Exercise description:
Leave out every picture and set down, exactly, the lines below from the one holding "Plimack-Mangold / The" up to and including the one holding "Isolated Mixed Media".

Source records:
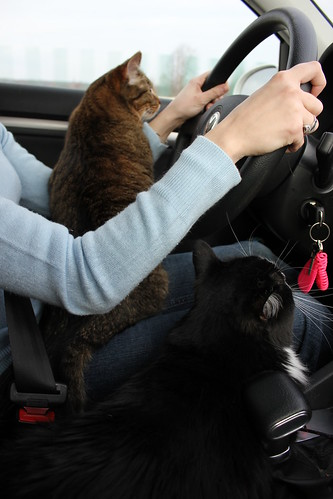 cats in car 2 cats riding in car rascon11 flickr. Black Bedroom Furniture Sets. Home Design Ideas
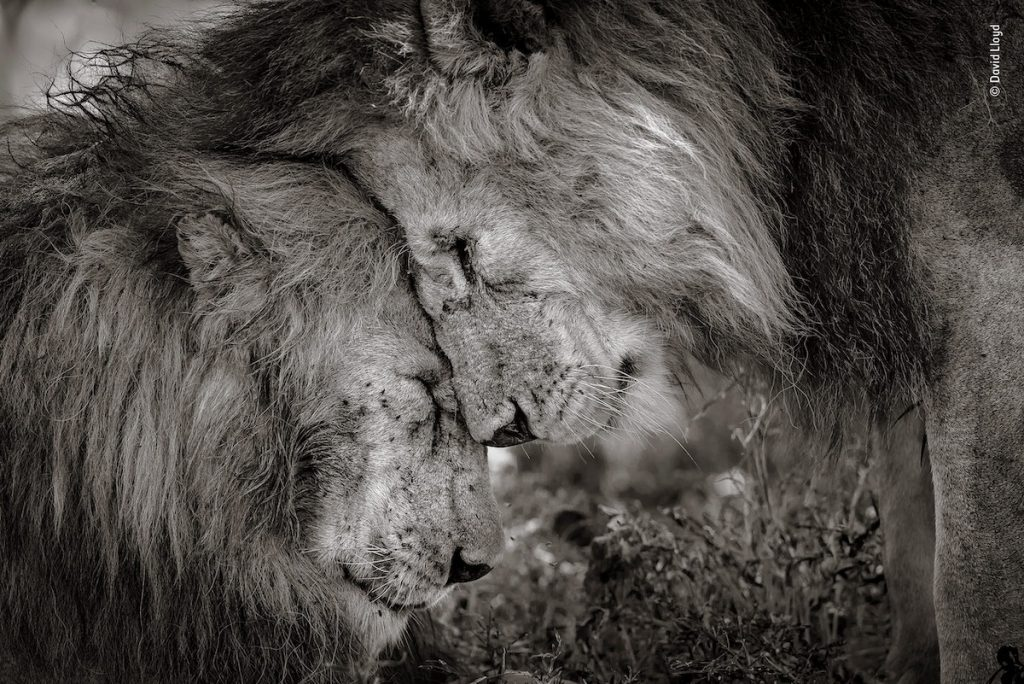 Touching Photo of Lions Wins Wildlife Photographer Of The Year People's Choice Award
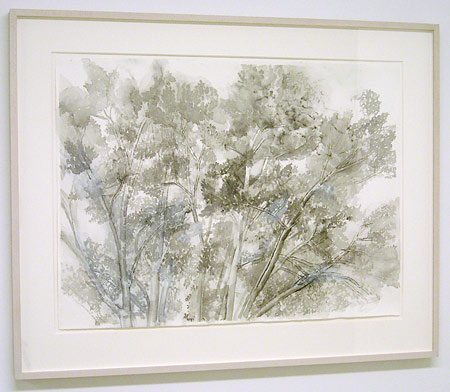 "Sylvia Plimack-Mangold / The Pin Oak 9/9/05   2005 55.9 x 75.6 cm / 22 x 29.75 "" watercolor and pencil on paper"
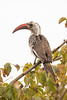 Toco piquirrojo/Red-Billed Hornbill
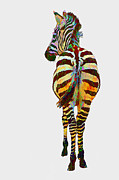 Isolated Mixed Media Acrylic Prints - Colorful Zebra Acrylic Print by Teresa Zieba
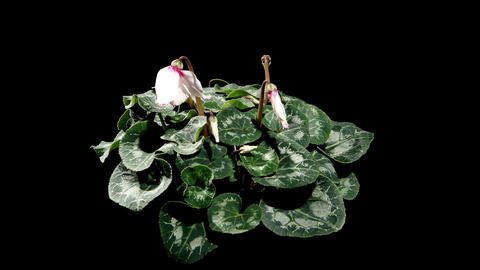 Flowering white cyclamen on the black background ( Stock Video Footage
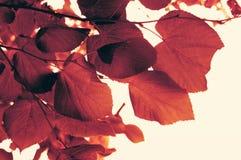 Het rood doorbladert Stock Afbeelding
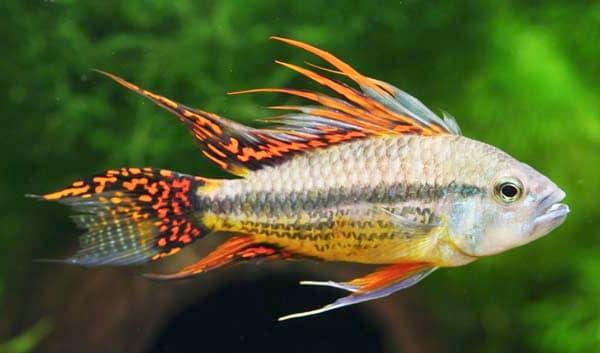 Апистограмма какаду - удивительная рыбка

Result below:
 "Sylvia Plimack-Mangold / The Pin Oak 9/9/05   2005 55.9 x 75.6 cm / 22 x 29.75 "" watercolor and pencil on paper"
 Toco piquirrojo/Red-Billed Hornbill
 Isolated Mixed Media Acrylic Prints - Colorful Zebra Acrylic Print by Teresa Zieba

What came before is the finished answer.